Among the sports in which box scores are common are baseball, basketball, football, volleyball and hockey.

Background
The box score data is derived from a statistics sheet, and is then summarized into a contingency table, also known as a cross tabulation or cross tab or as a basic set of averages. This is used to help determine the relationship between elements, and in sports, certain percentages often help define the success of a team. This information is then correlated to a player, or a team where it is read to obtain a general idea of how the game was played or how the player performed during the game, a season, or their career.

Early implementation 
Prominent baseball journalist Henry Chadwick is credited with creating the modern baseball box score in 1859. In addition to the creation of the Chadwick boxscore, Chadwick also coined the baseball term "strike-out." The first game with the box score implemented was in 1859, featuring the Brooklyn Excelsiors versus the Brooklyn Stars, with the Brooklyn Stars being the victor.

Terminology
 
Baseball
See Box score (baseball)
Basketball
In the sport of basketball, the box score is used to summarize/average the data of Games played (GP),  Games started (GS), Minutes Played (MIN or MPG), Field-goals made (FGM), Field-goals attempted (FGA), Field-goal percentage (FG%), 3-pointers made (3PM), 3-pointers attempted (3PA), 3-point field goal (3P%), Free throws made (FTM), Free throws attempted (FTA), Free throw percentage (FT%), Offensive Rebounds (OREB), Defensive Rebounds (DREB), Total rebounds (REB), Assists (AST), Turnovers (TOV), Steals (STL), Blocked shots (BLK), Personal fouls (PF), Points scored (PTS), and Plus/Minus for Player efficiency (+/-). Advanced analytics has led to the creation of an advanced NBA boxscores for both teams and players. Advanced team NBA box scores have been displaying advanced statistics such as: Assist to turnover ratio (AST/TO), True shooting percentage (TS%), Offensive Rating (OFFRTG), and Defensive Rating (DEFRTG) since the 1996-1997 NBA Season.

Volleyball 

 In volleyball, a box score is used as a statistical scoring summary of the match. The starting six players of each respective team, with the visiting team listed first, is listed on the left side of the box score.
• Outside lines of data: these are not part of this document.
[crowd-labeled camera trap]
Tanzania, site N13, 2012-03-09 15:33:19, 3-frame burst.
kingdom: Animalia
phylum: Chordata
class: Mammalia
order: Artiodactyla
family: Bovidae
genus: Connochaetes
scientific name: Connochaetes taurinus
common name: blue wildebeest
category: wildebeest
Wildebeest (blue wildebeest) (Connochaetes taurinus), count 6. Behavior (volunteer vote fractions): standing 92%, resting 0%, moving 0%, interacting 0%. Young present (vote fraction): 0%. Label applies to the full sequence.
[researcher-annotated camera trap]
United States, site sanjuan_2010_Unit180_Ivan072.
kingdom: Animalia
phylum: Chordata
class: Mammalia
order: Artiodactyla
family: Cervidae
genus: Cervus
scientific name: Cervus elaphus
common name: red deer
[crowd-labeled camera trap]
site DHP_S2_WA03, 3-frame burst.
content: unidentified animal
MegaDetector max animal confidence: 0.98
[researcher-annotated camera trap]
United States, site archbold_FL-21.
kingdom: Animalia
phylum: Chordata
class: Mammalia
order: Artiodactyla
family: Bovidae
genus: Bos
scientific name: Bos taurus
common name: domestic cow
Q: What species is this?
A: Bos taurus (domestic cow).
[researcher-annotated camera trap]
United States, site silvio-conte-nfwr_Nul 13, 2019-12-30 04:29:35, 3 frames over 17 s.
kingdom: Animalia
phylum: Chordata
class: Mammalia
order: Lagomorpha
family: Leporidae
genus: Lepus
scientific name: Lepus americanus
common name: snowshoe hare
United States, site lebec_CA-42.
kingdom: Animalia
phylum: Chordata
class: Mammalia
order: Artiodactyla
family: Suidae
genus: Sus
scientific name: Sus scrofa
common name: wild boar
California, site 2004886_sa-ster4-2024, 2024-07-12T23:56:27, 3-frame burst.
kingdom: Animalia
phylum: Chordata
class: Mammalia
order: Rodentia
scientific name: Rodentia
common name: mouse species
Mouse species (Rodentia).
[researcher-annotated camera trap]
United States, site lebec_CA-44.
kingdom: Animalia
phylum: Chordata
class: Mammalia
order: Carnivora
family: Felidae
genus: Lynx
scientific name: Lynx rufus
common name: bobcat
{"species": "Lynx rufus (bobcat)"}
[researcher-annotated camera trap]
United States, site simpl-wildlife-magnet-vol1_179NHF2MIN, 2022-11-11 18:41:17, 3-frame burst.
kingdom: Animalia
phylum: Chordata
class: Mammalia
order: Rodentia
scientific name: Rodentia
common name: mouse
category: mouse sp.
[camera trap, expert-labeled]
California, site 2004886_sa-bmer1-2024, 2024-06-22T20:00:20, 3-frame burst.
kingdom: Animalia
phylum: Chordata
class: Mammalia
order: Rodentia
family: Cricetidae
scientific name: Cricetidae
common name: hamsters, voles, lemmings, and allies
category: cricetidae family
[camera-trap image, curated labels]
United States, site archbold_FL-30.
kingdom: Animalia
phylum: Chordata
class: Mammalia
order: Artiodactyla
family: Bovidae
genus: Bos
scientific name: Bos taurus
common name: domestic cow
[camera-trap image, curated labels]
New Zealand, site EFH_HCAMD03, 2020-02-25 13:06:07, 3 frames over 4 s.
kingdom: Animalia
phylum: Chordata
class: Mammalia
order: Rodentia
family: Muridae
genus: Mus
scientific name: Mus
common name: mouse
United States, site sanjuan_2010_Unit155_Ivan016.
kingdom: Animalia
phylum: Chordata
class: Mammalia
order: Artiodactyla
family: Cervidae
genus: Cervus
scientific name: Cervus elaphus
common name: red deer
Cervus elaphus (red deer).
This is followed by players that substituted into the match below the starting six. A volleyball boxscore summarizes the Games played (GP), Kills (K), Errors (E), Total attempts (TA), Hitting percentage (PCT), Assists (A), Service ace (SA), Service error (SE), Reception error (RE), Dig (DIG), Block solo (BS), Block assist (BA), Blocking error (BE), Ball handling errors (BHE), and Total team blocks.

Football 

 In football, a wide variety of box score statistics are used to illustrate both team and individual performances. A football boxscore is divided into the following categories: passing statistics, rushing statistics, receiving statistics, yards from scrimmage statistics, return statistics, kicking statistics, punting statistics, and defensive statistics.